#### [Required work]
This exercise asks for every line of the material that contains the word "United".
※ ※ ※
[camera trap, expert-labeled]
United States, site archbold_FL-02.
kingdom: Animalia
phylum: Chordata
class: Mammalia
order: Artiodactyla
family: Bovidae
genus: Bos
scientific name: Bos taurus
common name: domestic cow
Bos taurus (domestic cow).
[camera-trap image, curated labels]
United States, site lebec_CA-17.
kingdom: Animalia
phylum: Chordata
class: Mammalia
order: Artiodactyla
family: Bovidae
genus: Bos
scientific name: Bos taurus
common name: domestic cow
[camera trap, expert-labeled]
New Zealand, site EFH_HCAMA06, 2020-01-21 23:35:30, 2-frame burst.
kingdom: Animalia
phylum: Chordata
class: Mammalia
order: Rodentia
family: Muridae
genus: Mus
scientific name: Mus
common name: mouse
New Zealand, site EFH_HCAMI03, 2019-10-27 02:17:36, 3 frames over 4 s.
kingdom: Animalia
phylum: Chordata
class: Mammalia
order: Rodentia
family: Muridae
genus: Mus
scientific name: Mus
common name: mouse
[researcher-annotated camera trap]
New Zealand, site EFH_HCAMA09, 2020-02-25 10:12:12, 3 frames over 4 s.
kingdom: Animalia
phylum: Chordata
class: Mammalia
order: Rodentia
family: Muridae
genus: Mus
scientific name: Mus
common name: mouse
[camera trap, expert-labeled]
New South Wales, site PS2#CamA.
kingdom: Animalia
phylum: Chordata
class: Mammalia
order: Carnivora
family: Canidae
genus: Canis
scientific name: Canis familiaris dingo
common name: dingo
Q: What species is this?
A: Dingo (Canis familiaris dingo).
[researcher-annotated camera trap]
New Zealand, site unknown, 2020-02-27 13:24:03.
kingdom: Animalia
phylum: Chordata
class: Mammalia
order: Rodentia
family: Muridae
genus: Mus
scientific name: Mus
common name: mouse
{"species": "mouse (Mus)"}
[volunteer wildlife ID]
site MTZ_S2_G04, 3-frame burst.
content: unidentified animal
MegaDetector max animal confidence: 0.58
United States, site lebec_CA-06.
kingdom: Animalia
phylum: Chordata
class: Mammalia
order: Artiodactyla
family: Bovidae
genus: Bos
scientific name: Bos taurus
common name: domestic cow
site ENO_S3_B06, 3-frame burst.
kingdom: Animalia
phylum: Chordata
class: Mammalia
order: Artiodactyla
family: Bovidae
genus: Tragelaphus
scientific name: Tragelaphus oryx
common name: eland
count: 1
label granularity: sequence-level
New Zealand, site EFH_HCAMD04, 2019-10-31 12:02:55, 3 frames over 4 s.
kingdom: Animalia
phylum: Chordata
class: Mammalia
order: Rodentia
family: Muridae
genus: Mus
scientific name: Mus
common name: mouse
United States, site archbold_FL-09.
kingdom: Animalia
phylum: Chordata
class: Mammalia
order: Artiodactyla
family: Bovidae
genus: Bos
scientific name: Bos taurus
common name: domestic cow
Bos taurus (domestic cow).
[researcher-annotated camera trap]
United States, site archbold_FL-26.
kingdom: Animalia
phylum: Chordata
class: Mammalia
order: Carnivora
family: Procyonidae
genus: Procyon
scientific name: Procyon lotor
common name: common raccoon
※ ※ ※
#### [Task answer]
United States, site archbold_FL-02.
United States, site lebec_CA-17.
United States, site lebec_CA-06.
United States, site archbold_FL-09.
United States, site archbold_FL-26.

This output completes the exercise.